◆ Exercise aim:
Extend the forum thread about adapting rake to check database timestamps, continuing from its last sentence.

◆ Provided text:
● ● ● ●
Hi Jan, if you look at the source code of rake's FileTask, you'll see
that this shouldn't be very difficult. The code consists of only four
methods and is easy to read. Feel free to ask again if you have more
questions.

Regards,
Pit

···

2008/6/6 jandot <jan.aerts@gmail.com>:

There is some interest in the bioinformatics community for using rake
as a workflow tool (...)
However, bioinformaticians try to keep their data in databases rather
than files. And we found we need some workarounds to get dependencies
working. Does anyone know if it would be very difficult to add
functionality to rake to check a meta table in a database for
timestamps of tasks rather than looking at timestamps of files?

Thanks for that pointer, Pit. I think I got quite far now based on
FileTask. But something is still wrong. The trouble is that I have no
idea where, so can't really ask specific questions...
It looks like the block passed to a task is not executed.

I've put what I already have on github: GitHub - jandot/biorake: An extension to rake that can be used to build database-backed workflows

There's a sample directory with an example Rakefile that should work
once the extension is fixed. In addition, there are two test suites
copied from the file tests. Unfortunately, many of the tests still
fail.
● ● ● ●
◆ Entries shown:
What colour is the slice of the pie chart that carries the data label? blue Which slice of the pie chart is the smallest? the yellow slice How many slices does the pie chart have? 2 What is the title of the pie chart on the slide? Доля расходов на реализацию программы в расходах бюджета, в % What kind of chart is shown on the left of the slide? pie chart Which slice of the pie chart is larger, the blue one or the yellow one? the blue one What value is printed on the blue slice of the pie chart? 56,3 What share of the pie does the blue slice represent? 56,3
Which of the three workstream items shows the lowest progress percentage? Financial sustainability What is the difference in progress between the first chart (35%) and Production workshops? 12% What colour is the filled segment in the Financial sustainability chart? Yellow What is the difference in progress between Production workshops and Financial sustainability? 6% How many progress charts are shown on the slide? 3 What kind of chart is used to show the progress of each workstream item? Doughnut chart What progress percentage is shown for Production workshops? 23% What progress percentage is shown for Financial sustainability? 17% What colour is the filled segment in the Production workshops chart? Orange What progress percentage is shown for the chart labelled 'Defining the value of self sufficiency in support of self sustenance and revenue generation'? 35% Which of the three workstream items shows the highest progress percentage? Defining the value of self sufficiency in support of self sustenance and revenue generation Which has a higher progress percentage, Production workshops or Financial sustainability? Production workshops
● ● ● ●
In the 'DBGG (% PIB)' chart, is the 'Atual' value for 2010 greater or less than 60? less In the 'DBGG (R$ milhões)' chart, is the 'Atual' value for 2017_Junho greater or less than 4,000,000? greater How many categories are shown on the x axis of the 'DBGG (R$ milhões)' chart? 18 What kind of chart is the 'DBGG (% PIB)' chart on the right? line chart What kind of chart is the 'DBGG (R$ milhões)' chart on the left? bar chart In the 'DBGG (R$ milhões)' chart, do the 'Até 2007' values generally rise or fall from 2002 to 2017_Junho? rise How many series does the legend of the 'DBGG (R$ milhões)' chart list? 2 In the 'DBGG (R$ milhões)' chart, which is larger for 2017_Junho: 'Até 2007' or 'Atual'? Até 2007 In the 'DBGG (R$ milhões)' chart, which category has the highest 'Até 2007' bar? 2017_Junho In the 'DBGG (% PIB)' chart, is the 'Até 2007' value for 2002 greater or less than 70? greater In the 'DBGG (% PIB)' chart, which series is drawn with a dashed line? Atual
● ● ● ●
◆ Reply:
If anybody could have a look at the tests and help to get them
running, I would be very thankfull.

Cheers,
jan.

···

On Jun 9, 9:17 am, Pit Capitain <pit.capit...@gmail.com> wrote:

2008/6/6 jandot <jan.ae...@gmail.com>:

> There is some interest in the bioinformatics community for using rake
> as a workflow tool (...)
> However, bioinformaticians try to keep their data in databases rather
> than files. And we found we need some workarounds to get dependencies
> working. Does anyone know if it would be very difficult to add
> functionality to rake to check a meta table in a database for
> timestamps of tasks rather than looking at timestamps of files?

Hi Jan, if you look at the source code of rake's FileTask, you'll see
that this shouldn't be very difficult. The code consists of only four
methods and is easy to read. Feel free to ask again if you have more
questions.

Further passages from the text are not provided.